The parent-child dynamic of spiritual abuse should not be equated with a parent’s attempt to raise a child in a religious household. Parents who follow a particular faith may read their child stories from a religious text, explain why certain morals are important or why they hold certain beliefs, and bring their child to church events. These are not examples of abuse when they are not forced on a child.

Further, parents who encourage their child to ask questions and provide the child with explanations instead of simply saying, “Because God says so,” can help their child learn, grow, and think critically. It is often worth it for a parent to take the time to explain to a child why they chose to follow a particular faith, as this serves to introduce the child to that unique and important aspect of the parent’s life.

ABUSE IN SMALL CULTS

Society as a whole has become more aware of cult practices in recent years. Cults might exist as small branches of major religions or are large organizations in their own right, and they may be difficult to recognize or define. People who have left them, however, often report abusive practices, though many share that they did not recognize these tactics as abuse until they had a chance to step away from them.

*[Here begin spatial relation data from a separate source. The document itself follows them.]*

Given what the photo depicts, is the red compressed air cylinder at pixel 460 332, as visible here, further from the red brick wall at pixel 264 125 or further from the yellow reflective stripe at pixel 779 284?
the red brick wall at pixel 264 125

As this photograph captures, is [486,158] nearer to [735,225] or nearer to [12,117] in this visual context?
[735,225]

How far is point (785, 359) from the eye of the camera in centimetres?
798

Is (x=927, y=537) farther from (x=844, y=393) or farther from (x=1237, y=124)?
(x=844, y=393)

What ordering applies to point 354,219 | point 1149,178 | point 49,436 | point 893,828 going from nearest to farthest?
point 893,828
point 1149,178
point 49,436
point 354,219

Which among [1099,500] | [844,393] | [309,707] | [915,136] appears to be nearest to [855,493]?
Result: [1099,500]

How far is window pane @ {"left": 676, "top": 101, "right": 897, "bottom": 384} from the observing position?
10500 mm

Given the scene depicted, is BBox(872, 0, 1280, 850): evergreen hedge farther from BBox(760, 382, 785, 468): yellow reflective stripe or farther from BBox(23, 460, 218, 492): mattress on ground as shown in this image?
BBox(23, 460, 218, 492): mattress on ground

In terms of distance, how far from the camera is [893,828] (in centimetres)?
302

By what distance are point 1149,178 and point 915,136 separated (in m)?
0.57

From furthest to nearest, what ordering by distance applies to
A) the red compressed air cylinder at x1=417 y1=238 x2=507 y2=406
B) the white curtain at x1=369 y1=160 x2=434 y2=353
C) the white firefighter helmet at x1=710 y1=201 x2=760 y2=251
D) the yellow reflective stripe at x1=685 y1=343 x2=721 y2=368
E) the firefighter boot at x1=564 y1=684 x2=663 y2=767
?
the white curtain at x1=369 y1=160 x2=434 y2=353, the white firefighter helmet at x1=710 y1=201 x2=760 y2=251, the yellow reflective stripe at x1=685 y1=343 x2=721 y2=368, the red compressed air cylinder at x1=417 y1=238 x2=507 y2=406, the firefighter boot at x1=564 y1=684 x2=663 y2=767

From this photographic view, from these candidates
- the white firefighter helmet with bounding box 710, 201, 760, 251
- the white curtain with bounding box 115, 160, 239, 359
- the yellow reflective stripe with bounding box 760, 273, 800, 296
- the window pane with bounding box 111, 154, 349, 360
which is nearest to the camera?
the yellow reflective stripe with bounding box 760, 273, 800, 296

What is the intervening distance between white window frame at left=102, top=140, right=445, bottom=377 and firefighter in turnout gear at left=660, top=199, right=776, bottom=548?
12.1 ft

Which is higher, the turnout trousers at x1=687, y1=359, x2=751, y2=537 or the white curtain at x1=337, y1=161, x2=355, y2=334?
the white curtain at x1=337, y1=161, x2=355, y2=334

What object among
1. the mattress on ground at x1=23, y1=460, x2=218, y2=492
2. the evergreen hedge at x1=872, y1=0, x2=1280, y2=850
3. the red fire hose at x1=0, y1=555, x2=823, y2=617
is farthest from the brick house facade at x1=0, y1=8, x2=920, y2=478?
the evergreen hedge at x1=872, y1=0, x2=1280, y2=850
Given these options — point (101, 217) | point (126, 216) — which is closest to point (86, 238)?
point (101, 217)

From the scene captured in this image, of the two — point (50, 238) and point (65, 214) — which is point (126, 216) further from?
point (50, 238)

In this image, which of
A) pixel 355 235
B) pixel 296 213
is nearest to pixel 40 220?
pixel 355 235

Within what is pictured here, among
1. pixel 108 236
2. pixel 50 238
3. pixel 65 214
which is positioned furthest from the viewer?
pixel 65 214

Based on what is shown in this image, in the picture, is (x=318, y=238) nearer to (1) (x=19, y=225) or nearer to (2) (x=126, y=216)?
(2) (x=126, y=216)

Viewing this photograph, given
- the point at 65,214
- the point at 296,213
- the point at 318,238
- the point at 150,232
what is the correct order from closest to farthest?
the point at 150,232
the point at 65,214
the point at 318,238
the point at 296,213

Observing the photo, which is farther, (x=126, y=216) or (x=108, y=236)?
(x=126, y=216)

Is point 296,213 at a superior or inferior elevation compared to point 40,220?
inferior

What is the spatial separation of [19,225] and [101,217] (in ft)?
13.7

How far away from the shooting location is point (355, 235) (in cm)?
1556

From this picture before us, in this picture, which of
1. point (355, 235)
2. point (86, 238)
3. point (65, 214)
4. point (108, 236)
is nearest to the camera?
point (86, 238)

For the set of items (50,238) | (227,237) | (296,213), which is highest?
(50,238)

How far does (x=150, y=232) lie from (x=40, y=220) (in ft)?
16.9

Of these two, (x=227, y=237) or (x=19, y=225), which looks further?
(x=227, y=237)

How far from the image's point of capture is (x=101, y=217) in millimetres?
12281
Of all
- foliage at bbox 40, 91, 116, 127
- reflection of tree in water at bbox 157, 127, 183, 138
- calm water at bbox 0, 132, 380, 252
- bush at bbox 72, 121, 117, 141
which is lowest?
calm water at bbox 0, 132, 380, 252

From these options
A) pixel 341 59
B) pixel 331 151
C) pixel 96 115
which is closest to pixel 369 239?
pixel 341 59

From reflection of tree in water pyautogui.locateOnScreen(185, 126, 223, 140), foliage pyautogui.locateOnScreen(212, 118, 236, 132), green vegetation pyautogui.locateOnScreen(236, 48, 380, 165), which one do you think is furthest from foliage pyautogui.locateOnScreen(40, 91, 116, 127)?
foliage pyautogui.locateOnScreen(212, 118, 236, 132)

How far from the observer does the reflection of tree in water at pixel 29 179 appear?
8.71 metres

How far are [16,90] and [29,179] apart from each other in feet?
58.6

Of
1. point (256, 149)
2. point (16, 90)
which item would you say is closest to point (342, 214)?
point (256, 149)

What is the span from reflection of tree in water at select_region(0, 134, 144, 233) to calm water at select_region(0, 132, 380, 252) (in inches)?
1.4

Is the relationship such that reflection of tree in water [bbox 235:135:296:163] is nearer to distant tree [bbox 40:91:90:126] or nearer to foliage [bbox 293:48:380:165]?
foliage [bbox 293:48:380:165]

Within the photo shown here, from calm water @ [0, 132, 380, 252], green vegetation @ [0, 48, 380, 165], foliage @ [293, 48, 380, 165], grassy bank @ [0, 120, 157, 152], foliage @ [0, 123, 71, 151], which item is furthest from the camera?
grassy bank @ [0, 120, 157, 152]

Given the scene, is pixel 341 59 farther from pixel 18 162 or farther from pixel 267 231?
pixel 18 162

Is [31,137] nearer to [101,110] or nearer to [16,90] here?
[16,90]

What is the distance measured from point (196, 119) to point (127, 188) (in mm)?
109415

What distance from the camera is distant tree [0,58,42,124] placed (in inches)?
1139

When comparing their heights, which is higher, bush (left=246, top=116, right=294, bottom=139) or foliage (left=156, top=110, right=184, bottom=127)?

Some of the following may be questions to consider:

  • Am I in danger? Physical danger? Danger of a destroyed reputation?
  • Am I being forced to pay money in order to become spiritually enlightened?
  • Have I been shamed for thinking differently?
  • Have I been equipped with the tools to research my beliefs on my own, or are there only a chosen few individuals who are authorized to give me information?
  • Is there a ranking system? Am I being taught that I am somehow lesser than other individuals?
  • Is my individuality unappreciated or unwelcomed?

If you answered yes to any of these questions, you may wish to carefully consider the religious group to which you belong. It may be a good idea to seek the support of a trusted friend or family member along with professional help from a counselor, particularly one trained to provide help with spiritual and religious issues. A person should not have to worry that sharing their worries or opinions will lead to judgment or recrimination.